Given the entries that follow, write out exactly the lines starting at the one containing "annotated detections (frame" and ending at the one containing "scientific name: Varanus varius", both ends included, and only those.

Source records:
_ _ _ _

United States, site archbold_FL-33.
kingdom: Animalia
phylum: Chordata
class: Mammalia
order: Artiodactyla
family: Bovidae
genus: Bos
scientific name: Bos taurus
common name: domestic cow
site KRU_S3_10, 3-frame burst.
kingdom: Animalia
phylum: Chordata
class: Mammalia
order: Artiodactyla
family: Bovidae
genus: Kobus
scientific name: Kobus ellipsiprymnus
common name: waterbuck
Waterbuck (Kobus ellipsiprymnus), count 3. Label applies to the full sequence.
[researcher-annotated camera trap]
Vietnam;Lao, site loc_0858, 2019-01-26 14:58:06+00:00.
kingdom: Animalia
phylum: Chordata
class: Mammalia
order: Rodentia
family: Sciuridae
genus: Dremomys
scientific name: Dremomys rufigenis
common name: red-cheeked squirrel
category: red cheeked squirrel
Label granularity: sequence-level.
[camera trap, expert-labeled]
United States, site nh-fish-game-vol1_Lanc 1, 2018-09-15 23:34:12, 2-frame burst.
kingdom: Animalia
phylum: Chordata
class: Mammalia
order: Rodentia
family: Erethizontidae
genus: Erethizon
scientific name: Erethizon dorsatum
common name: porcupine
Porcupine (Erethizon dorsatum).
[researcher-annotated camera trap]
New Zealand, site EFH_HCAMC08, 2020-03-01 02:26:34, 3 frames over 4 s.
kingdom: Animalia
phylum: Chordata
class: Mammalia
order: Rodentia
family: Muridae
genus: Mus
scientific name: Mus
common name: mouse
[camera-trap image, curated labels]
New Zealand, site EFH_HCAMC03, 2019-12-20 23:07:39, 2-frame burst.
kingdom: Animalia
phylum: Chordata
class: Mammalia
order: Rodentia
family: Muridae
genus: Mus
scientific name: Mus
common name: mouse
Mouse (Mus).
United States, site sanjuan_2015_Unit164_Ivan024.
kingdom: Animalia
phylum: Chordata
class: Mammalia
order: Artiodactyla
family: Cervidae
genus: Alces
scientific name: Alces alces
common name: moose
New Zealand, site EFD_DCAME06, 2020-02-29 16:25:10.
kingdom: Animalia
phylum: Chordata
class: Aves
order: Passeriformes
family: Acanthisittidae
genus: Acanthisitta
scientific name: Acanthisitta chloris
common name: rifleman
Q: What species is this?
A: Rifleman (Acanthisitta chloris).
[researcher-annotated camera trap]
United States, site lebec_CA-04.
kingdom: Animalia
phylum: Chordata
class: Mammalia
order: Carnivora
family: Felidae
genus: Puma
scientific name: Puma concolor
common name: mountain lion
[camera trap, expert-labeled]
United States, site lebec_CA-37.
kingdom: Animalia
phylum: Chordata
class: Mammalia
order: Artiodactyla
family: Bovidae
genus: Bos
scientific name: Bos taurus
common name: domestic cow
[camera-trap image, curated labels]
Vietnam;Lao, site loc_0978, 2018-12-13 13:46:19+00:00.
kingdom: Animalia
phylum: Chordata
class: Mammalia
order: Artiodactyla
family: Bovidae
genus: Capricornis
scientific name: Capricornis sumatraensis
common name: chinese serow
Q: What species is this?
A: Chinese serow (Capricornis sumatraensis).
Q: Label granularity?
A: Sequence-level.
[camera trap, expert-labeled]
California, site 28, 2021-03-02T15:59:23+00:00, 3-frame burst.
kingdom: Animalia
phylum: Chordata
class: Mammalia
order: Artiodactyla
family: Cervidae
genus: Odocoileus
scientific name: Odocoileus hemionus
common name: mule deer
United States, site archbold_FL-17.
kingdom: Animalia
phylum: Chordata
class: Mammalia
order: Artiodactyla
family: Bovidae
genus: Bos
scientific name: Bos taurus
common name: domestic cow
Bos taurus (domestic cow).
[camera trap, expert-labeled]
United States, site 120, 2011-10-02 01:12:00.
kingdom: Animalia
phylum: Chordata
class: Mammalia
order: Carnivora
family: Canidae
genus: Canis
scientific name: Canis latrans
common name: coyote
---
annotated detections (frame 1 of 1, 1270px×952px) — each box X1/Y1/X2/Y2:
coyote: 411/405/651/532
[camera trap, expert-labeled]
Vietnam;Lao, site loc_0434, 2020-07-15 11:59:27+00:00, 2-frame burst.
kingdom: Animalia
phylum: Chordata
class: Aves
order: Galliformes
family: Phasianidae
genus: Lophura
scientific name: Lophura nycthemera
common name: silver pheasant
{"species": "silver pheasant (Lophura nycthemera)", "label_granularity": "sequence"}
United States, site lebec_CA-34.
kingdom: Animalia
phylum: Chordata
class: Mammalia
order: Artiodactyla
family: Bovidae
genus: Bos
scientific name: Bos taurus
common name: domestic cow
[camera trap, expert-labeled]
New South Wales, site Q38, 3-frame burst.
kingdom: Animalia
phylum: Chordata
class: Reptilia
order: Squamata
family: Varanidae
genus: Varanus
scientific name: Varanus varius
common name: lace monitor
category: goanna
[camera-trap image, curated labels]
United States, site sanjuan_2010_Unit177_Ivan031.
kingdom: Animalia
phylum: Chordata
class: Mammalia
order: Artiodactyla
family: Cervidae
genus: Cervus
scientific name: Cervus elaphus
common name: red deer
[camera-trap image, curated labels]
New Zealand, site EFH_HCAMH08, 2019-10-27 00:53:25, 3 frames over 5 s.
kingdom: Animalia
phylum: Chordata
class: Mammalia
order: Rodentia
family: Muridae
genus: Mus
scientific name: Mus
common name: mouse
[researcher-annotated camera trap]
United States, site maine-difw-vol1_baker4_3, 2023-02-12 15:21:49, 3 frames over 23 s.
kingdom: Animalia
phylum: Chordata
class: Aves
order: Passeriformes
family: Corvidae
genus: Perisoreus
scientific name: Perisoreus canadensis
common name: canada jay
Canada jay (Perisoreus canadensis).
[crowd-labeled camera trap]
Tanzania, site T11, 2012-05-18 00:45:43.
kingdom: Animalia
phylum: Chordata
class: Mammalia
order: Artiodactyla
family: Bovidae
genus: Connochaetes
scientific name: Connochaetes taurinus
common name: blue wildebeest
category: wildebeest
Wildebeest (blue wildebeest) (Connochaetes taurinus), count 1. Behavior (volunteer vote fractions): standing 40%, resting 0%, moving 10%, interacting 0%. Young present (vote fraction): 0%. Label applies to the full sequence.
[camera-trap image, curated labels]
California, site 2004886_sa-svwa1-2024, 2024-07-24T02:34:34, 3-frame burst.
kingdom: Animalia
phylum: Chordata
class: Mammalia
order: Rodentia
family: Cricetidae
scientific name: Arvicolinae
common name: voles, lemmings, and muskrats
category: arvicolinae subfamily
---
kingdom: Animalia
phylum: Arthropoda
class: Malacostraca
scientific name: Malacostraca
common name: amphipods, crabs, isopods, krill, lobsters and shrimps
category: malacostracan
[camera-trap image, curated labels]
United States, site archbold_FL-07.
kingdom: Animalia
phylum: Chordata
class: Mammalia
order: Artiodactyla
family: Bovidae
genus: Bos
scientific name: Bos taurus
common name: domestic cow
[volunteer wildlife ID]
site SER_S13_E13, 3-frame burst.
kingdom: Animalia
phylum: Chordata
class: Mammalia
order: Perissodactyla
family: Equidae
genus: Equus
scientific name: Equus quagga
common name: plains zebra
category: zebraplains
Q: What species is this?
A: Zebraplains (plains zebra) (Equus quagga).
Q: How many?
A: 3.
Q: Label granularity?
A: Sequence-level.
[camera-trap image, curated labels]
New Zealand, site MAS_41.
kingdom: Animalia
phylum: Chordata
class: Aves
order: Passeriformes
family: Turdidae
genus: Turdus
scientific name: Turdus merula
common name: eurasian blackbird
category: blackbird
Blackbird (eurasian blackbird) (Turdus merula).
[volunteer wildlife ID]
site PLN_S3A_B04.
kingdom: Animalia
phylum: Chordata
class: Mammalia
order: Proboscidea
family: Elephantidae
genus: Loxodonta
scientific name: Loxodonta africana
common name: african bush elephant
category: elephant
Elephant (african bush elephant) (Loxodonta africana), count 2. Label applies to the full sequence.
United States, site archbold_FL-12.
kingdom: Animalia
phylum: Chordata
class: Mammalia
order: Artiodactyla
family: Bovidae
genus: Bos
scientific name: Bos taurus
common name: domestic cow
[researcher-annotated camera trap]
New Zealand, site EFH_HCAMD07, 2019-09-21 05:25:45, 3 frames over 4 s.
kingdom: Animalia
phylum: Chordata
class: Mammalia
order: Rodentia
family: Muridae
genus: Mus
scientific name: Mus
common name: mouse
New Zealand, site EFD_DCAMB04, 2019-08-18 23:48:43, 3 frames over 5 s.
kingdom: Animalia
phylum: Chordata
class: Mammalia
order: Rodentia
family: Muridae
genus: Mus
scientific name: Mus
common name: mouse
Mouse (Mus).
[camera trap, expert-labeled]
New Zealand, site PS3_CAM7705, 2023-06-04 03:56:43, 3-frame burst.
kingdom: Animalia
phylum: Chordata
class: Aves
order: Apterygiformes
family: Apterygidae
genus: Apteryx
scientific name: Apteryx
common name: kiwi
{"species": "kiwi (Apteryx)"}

_ _ _ _

Answer below:
annotated detections (frame 1 of 1, 1270px×952px) — each box X1/Y1/X2/Y2:
coyote: 411/405/651/532
[camera trap, expert-labeled]
Vietnam;Lao, site loc_0434, 2020-07-15 11:59:27+00:00, 2-frame burst.
kingdom: Animalia
phylum: Chordata
class: Aves
order: Galliformes
family: Phasianidae
genus: Lophura
scientific name: Lophura nycthemera
common name: silver pheasant
{"species": "silver pheasant (Lophura nycthemera)", "label_granularity": "sequence"}
United States, site lebec_CA-34.
kingdom: Animalia
phylum: Chordata
class: Mammalia
order: Artiodactyla
family: Bovidae
genus: Bos
scientific name: Bos taurus
common name: domestic cow
[camera trap, expert-labeled]
New South Wales, site Q38, 3-frame burst.
kingdom: Animalia
phylum: Chordata
class: Reptilia
order: Squamata
family: Varanidae
genus: Varanus
scientific name: Varanus varius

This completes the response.